Threads, communication, main loops
==================================

Thread types:
* UserThread; for the scope of the engine (the functions exposed in
  bseengine.h), only one user thread may execute API functions
  at a time.
  i.e. if more than one user thread need to call engine API
  functions, the user has to take measures to avoid concurrency
  in calling these functions, e.g. by using a SfiMutex which is
  to be locked around engine API calls.
* MasterThread; the engine, if configured accordingly,
  sets up one master thread which
  - processes transactions from the UserThread
  - schedules processing order of engine modules
  - processes single modules when required
  - processes module cycles when required
  - passes back processed transactions and flow jobs to the
    UserThread for garbage collection.
* SlaveThread; the engine can be configured to spawn slave threads which,
  in addition to the master thread
  - process single modules when required
  - process module cycles when required.

Communication at thread boundaries:
* Job transaction queue; the UserThread constructs job transactions and
  enqueues them for the MasterThread. The UserThread also dequeues already
  processed transactions, in order for destroy functions of modules and
  accessors to only be executed within the UserThread.
  Also, the UserThread can wait (block) until all pending transactions
  have been processed by the MasterThread (in order to sync state with
  module network contained in the engine).

########

§ Required work:
1. According to the text on engine threads and communication, what does the master thread do? List every one of its duties.
2. Write the next part of the text on engine threads and communication, starting right after its final sentence.

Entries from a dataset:
########

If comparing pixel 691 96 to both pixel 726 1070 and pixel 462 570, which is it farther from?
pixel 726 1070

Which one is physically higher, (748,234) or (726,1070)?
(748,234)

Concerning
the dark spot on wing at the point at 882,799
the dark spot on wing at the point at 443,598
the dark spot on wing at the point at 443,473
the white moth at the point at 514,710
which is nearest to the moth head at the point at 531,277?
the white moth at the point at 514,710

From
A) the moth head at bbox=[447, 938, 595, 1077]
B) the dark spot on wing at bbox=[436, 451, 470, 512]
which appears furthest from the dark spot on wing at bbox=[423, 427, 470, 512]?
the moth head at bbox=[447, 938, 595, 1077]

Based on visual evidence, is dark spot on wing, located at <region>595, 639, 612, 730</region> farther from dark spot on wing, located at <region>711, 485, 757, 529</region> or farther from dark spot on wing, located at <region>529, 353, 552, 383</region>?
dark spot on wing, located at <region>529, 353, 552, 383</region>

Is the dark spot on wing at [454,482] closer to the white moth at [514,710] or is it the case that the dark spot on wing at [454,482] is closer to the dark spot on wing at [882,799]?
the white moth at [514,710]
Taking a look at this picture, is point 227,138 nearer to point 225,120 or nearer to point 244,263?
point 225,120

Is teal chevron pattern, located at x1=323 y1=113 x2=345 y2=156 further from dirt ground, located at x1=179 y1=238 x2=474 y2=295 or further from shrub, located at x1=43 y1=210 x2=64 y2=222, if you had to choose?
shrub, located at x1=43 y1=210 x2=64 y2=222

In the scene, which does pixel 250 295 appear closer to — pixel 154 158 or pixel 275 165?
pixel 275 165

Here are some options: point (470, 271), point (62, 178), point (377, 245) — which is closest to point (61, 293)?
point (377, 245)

########

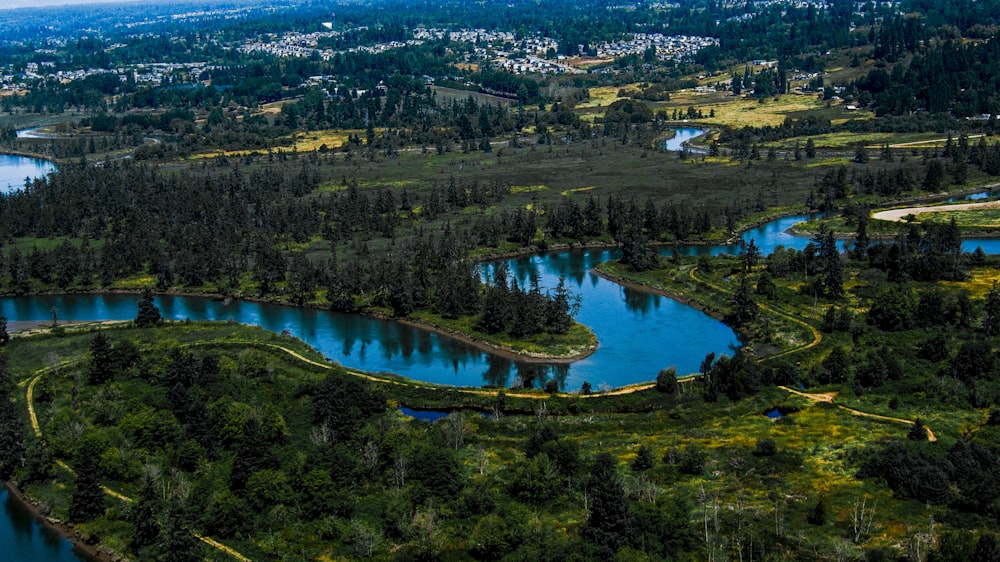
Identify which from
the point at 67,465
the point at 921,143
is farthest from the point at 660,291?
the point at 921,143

########

§ Results for the exercise:
1.
- Processes transactions from the UserThread
- Schedules processing order of engine modules
- Processes single modules when required
- Processes module cycles when required
- Passes back processed transactions and flow jobs to the UserThread for garbage collection

2.
* Flow job collection list; the MasterThread adds processed flow jobs into
  a collection queue, the UserThread then collects the queued flow jobs
  and frees them.
* Module/cycle pool; the MasterThread fills in the module/cycle pool with
  modules which need to be processed. The MasterThread and the SlaveThreads
  pop modules/cycles from this pool, process them, and push back processed
  nodes.
* load control; // FIXME

Main loop integration:
in order to process certain engine modules only from within
the UserThread and to drive the engine even without master
or slave threads, the engine can be hooked up to a main loop
mechanism supplied by the UserThread.
The engine provides API entry points to:
- export file descriptors and timeout, suitable for main loop backends
  such as poll(2)
- check whether dispatching is necessary
- dispatch outstanding work to be performed by the engine

TODO:
=====
- self-input cycles need to be resolved in parent as well
- needs description of pollfd/callback jobs
- load control for slave threads

Nov 27 2004	Tim Janik
	* reflect renames in the code base
Sep 06 2003	Tim Janik
	* introduce time stamps indicating suspend state
	  of a node (activation time)
	* update TODO
Jul 15 2002	Tim Janik
	* describe virtual modules
Jun 30 2002	Tim Janik
	* describe reset()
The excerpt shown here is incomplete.